| What you need to do |
Please quote the data below word for word, leaving out the pictures.

| Data provided |

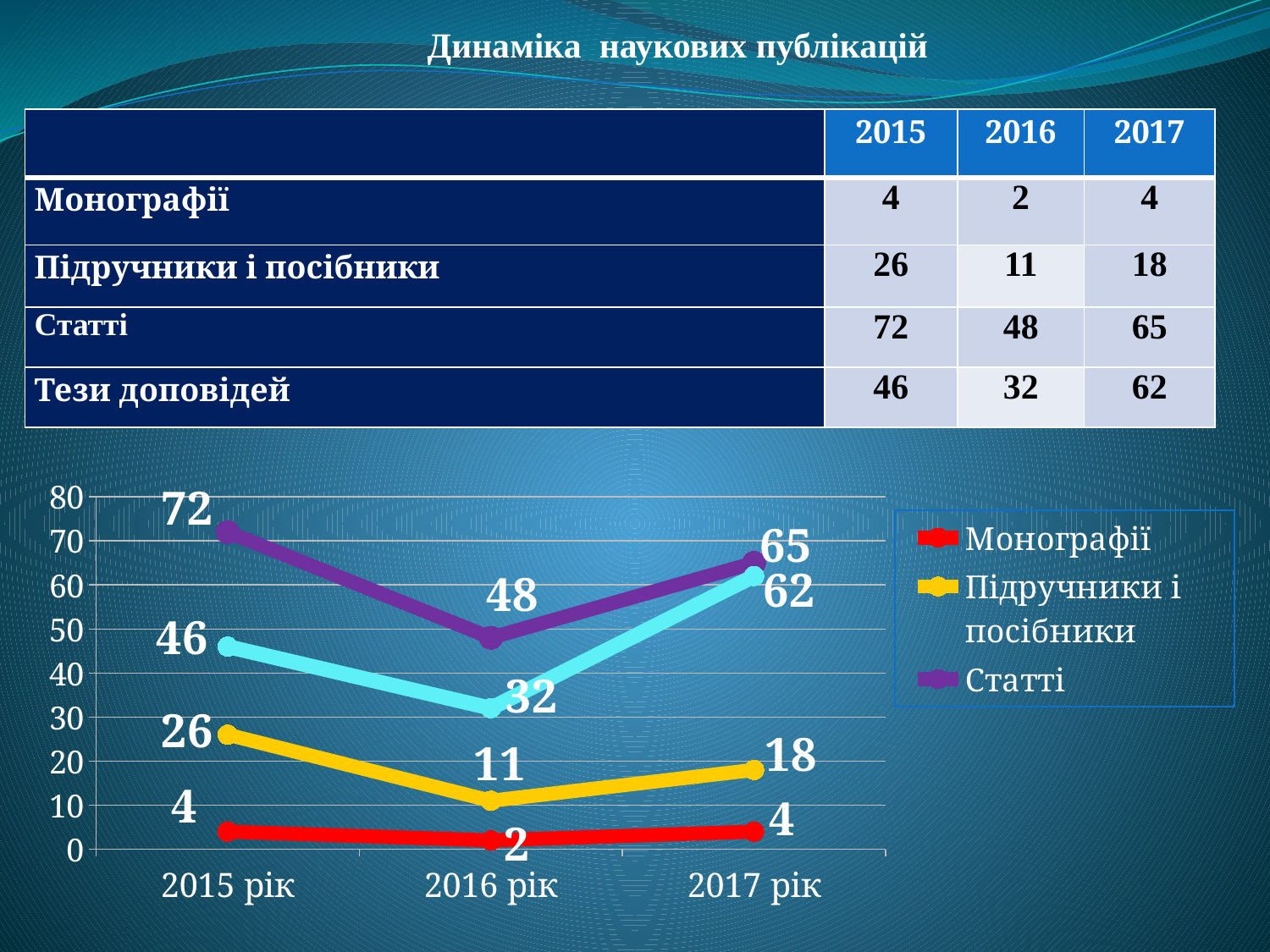
What is the value for Статті in 2016 рік? 48 What colour is the Монографії line in the chart? red In which year is the value for Статті highest? 2015 рік How many series does the chart legend list? 3 What is the value for Монографії in 2016 рік? 2 Which is larger in 2017 рік: the value for Статті or the value for Підручники і посібники? Статті How many points along the x axis does the chart have? 3 What kind of chart is shown on the slide? line chart What is the value for Підручники і посібники in 2017 рік? 18 In which year is the value for Підручники і посібники lowest? 2016 рік What is the difference between the Статті values for 2015 рік and 2016 рік? 24 Does the Підручники і посібники line rise or fall from 2015 рік to 2016 рік? fall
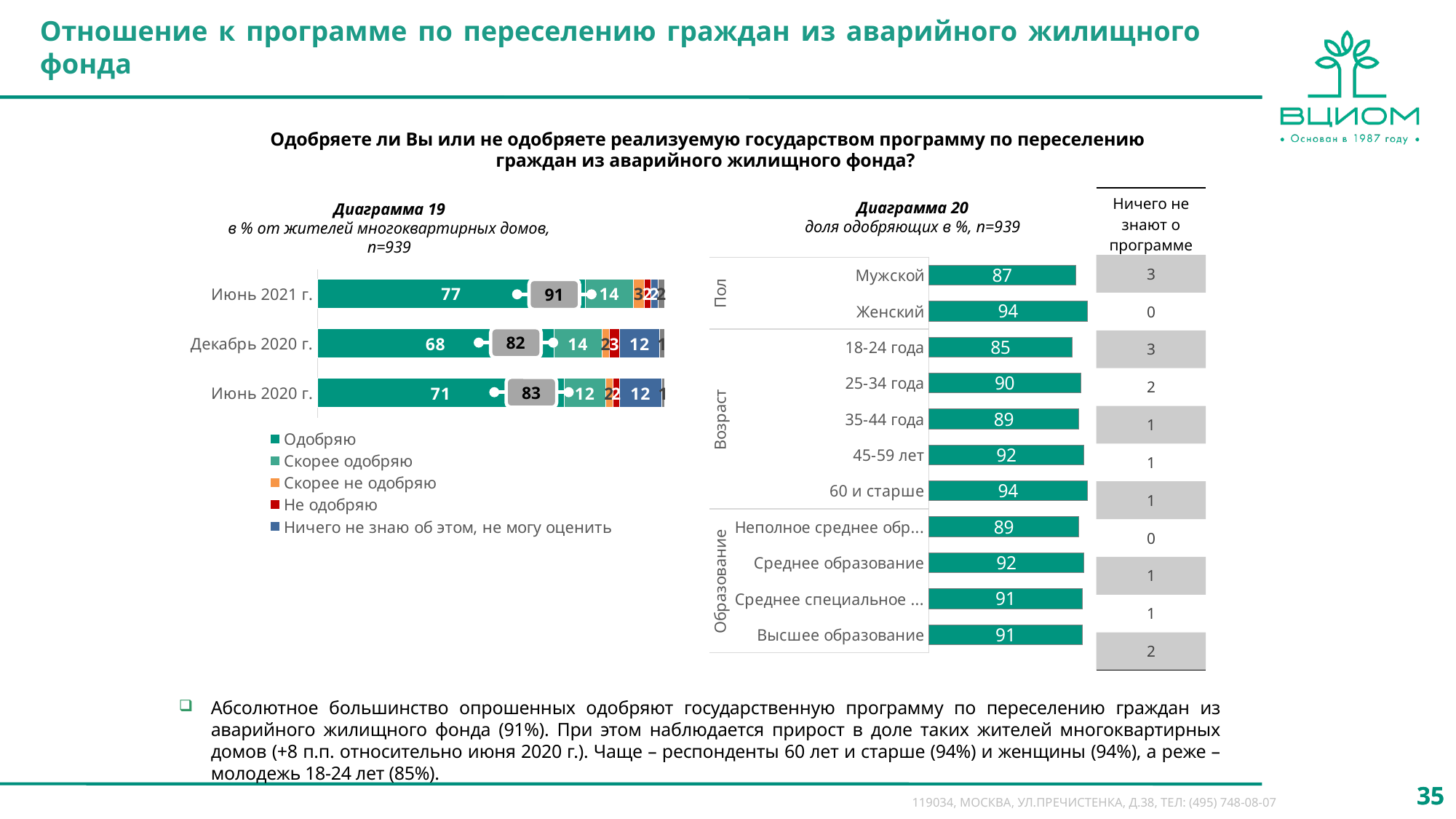
What type of chart is Диаграмма 20? Bar chart In Диаграмма 19, how many series does the legend list? 5 In Диаграмма 20, what is the difference between the values for Женский and Мужской? 7 In Диаграмма 20, which is larger: the value for 45-59 лет or for 35-44 года? 45-59 лет In Диаграмма 20, how many categories are plotted? 11 In Диаграмма 19, what is the value for "Скорее одобряю" for Июнь 2020 г.? 12 In Диаграмма 19, what is the value for "Одобряю" for Июнь 2021 г.? 77 In Диаграмма 19, what is the combined approval value shown in the grey box for Декабрь 2020 г.? 82 In Диаграмма 19, what is the difference between the "Одобряю" values for Июнь 2021 г. and Декабрь 2020 г.? 9 In Диаграмма 20, which age group has the lowest share of approving respondents? 18-24 года In Диаграмма 20, what is the share of approving respondents among Мужской? 87 In Диаграмма 19, which period has the highest "Одобряю" value? Июнь 2021 г.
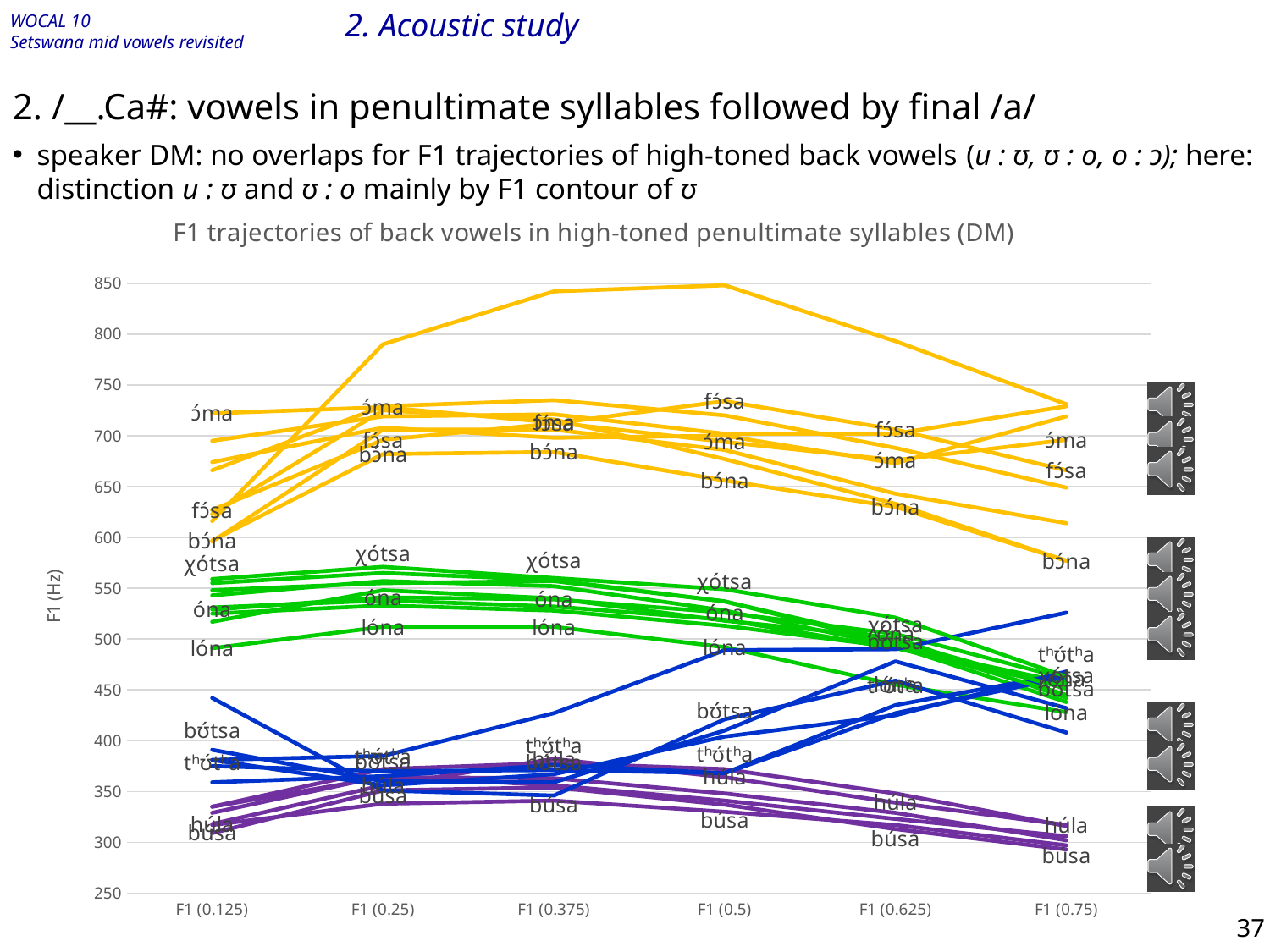
Are the purple lines at F1 (0.75) greater or less than 350? less Do the green lines generally rise or fall between F1 (0.375) and F1 (0.75)? fall Does the topmost yellow line rise or fall between F1 (0.5) and F1 (0.75)? fall What is the label of the vertical axis of the chart? F1 (Hz) Is the value of the lowest blue line at F1 (0.75) greater or less than 450? less What is the title of the chart? F1 trajectories of back vowels in high-toned penultimate syllables (DM) Does the topmost yellow line rise or fall between F1 (0.125) and F1 (0.5)? rise How many time points are shown along the x axis of the chart? 6 Is the value of the topmost yellow line at F1 (0.5) greater or less than 800? greater What kind of chart is shown on the slide? line chart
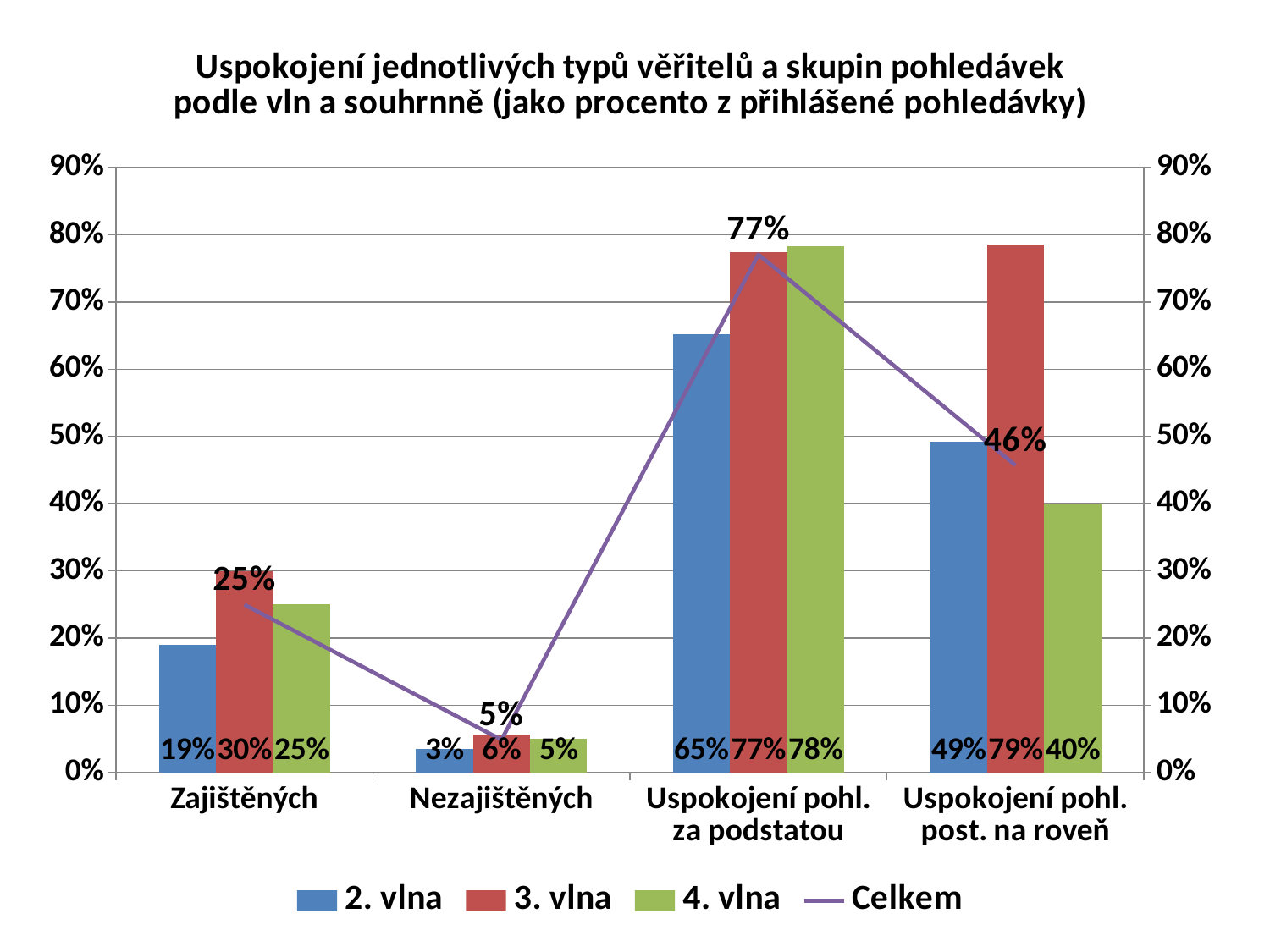
What is the value for 4. vlna in the Uspokojení pohl. post. na roveň category? 40% How many categories are shown on the x axis? 4 Which category has the lowest Celkem value? Nezajištěných What is the value for 3. vlna in the Zajištěných category? 30% What is the Celkem value for the Nezajištěných category? 5% How many series does the legend list? 4 Is the 3. vlna value for Uspokojení pohl. za podstatou greater or less than 70%? greater Which series is drawn as a line rather than bars? Celkem What is the difference between the 3. vlna and 4. vlna values in the Uspokojení pohl. post. na roveň category? 39% Which is larger in the Zajištěných category: the 2. vlna value or the 4. vlna value? 4. vlna What kind of chart is this? Combined bar and line chart Which category has the highest value for 2. vlna? Uspokojení pohl. za podstatou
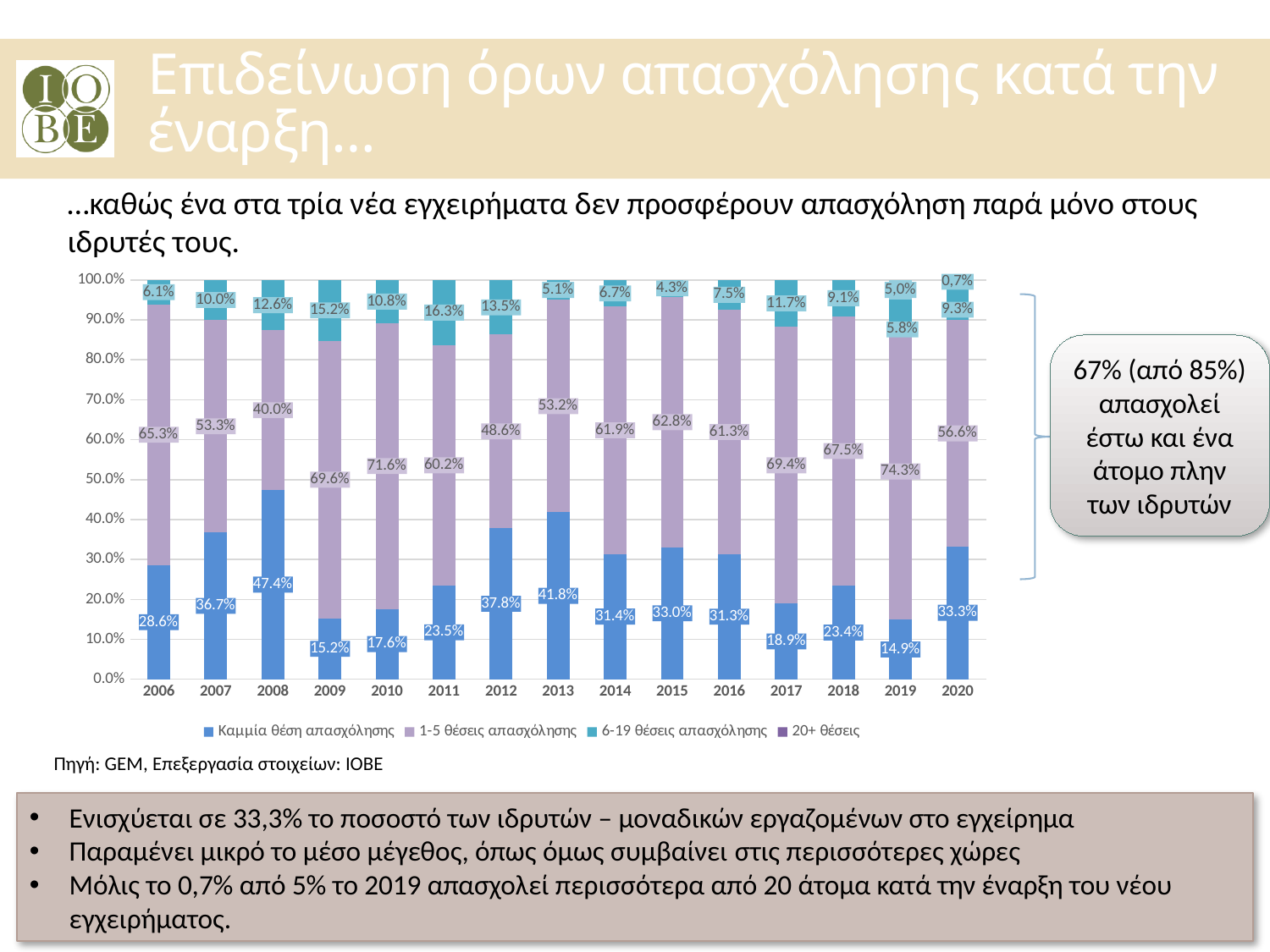
What is the difference between the 'Καμμία θέση απασχόλησης' values for 2020 and 2019? 18.4% In which year is the value for 'Καμμία θέση απασχόλησης' highest? 2008 How many series does the legend list? 4 What is the first series listed in the legend? Καμμία θέση απασχόλησης How many years are shown on the x axis? 15 What is the value for '20+ θέσεις' in 2020? 0,7% What is the value for 'Καμμία θέση απασχόλησης' in 2020? 33.3% In which year is the value for 'Καμμία θέση απασχόλησης' lowest? 2019 What kind of chart is shown on the slide? stacked bar chart What is the value for '6-19 θέσεις απασχόλησης' in 2011? 16.3% Which year has the larger value for '1-5 θέσεις απασχόλησης', 2010 or 2012? 2010 What is the value for '1-5 θέσεις απασχόλησης' in 2019? 74.3%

| Reply |
What is the value for Статті in 2016 рік? 48 What colour is the Монографії line in the chart? red In which year is the value for Статті highest? 2015 рік How many series does the chart legend list? 3 What is the value for Монографії in 2016 рік? 2 Which is larger in 2017 рік: the value for Статті or the value for Підручники і посібники? Статті How many points along the x axis does the chart have? 3 What kind of chart is shown on the slide? line chart What is the value for Підручники і посібники in 2017 рік? 18 In which year is the value for Підручники і посібники lowest? 2016 рік What is the difference between the Статті values for 2015 рік and 2016 рік? 24 Does the Підручники і посібники line rise or fall from 2015 рік to 2016 рік? fall
What type of chart is Диаграмма 20? Bar chart In Диаграмма 19, how many series does the legend list? 5 In Диаграмма 20, what is the difference between the values for Женский and Мужской? 7 In Диаграмма 20, which is larger: the value for 45-59 лет or for 35-44 года? 45-59 лет In Диаграмма 20, how many categories are plotted? 11 In Диаграмма 19, what is the value for "Скорее одобряю" for Июнь 2020 г.? 12 In Диаграмма 19, what is the value for "Одобряю" for Июнь 2021 г.? 77 In Диаграмма 19, what is the combined approval value shown in the grey box for Декабрь 2020 г.? 82 In Диаграмма 19, what is the difference between the "Одобряю" values for Июнь 2021 г. and Декабрь 2020 г.? 9 In Диаграмма 20, which age group has the lowest share of approving respondents? 18-24 года In Диаграмма 20, what is the share of approving respondents among Мужской? 87 In Диаграмма 19, which period has the highest "Одобряю" value? Июнь 2021 г.
Are the purple lines at F1 (0.75) greater or less than 350? less Do the green lines generally rise or fall between F1 (0.375) and F1 (0.75)? fall Does the topmost yellow line rise or fall between F1 (0.5) and F1 (0.75)? fall What is the label of the vertical axis of the chart? F1 (Hz) Is the value of the lowest blue line at F1 (0.75) greater or less than 450? less What is the title of the chart? F1 trajectories of back vowels in high-toned penultimate syllables (DM) Does the topmost yellow line rise or fall between F1 (0.125) and F1 (0.5)? rise How many time points are shown along the x axis of the chart? 6 Is the value of the topmost yellow line at F1 (0.5) greater or less than 800? greater What kind of chart is shown on the slide? line chart
What is the value for 4. vlna in the Uspokojení pohl. post. na roveň category? 40% How many categories are shown on the x axis? 4 Which category has the lowest Celkem value? Nezajištěných What is the value for 3. vlna in the Zajištěných category? 30% What is the Celkem value for the Nezajištěných category? 5% How many series does the legend list? 4 Is the 3. vlna value for Uspokojení pohl. za podstatou greater or less than 70%? greater Which series is drawn as a line rather than bars? Celkem What is the difference between the 3. vlna and 4. vlna values in the Uspokojení pohl. post. na roveň category? 39% Which is larger in the Zajištěných category: the 2. vlna value or the 4. vlna value? 4. vlna What kind of chart is this? Combined bar and line chart Which category has the highest value for 2. vlna? Uspokojení pohl. za podstatou
What is the difference between the 'Καμμία θέση απασχόλησης' values for 2020 and 2019? 18.4% In which year is the value for 'Καμμία θέση απασχόλησης' highest? 2008 How many series does the legend list? 4 What is the first series listed in the legend? Καμμία θέση απασχόλησης How many years are shown on the x axis? 15 What is the value for '20+ θέσεις' in 2020? 0,7% What is the value for 'Καμμία θέση απασχόλησης' in 2020? 33.3% In which year is the value for 'Καμμία θέση απασχόλησης' lowest? 2019 What kind of chart is shown on the slide? stacked bar chart What is the value for '6-19 θέσεις απασχόλησης' in 2011? 16.3% Which year has the larger value for '1-5 θέσεις απασχόλησης', 2010 or 2012? 2010 What is the value for '1-5 θέσεις απασχόλησης' in 2019? 74.3%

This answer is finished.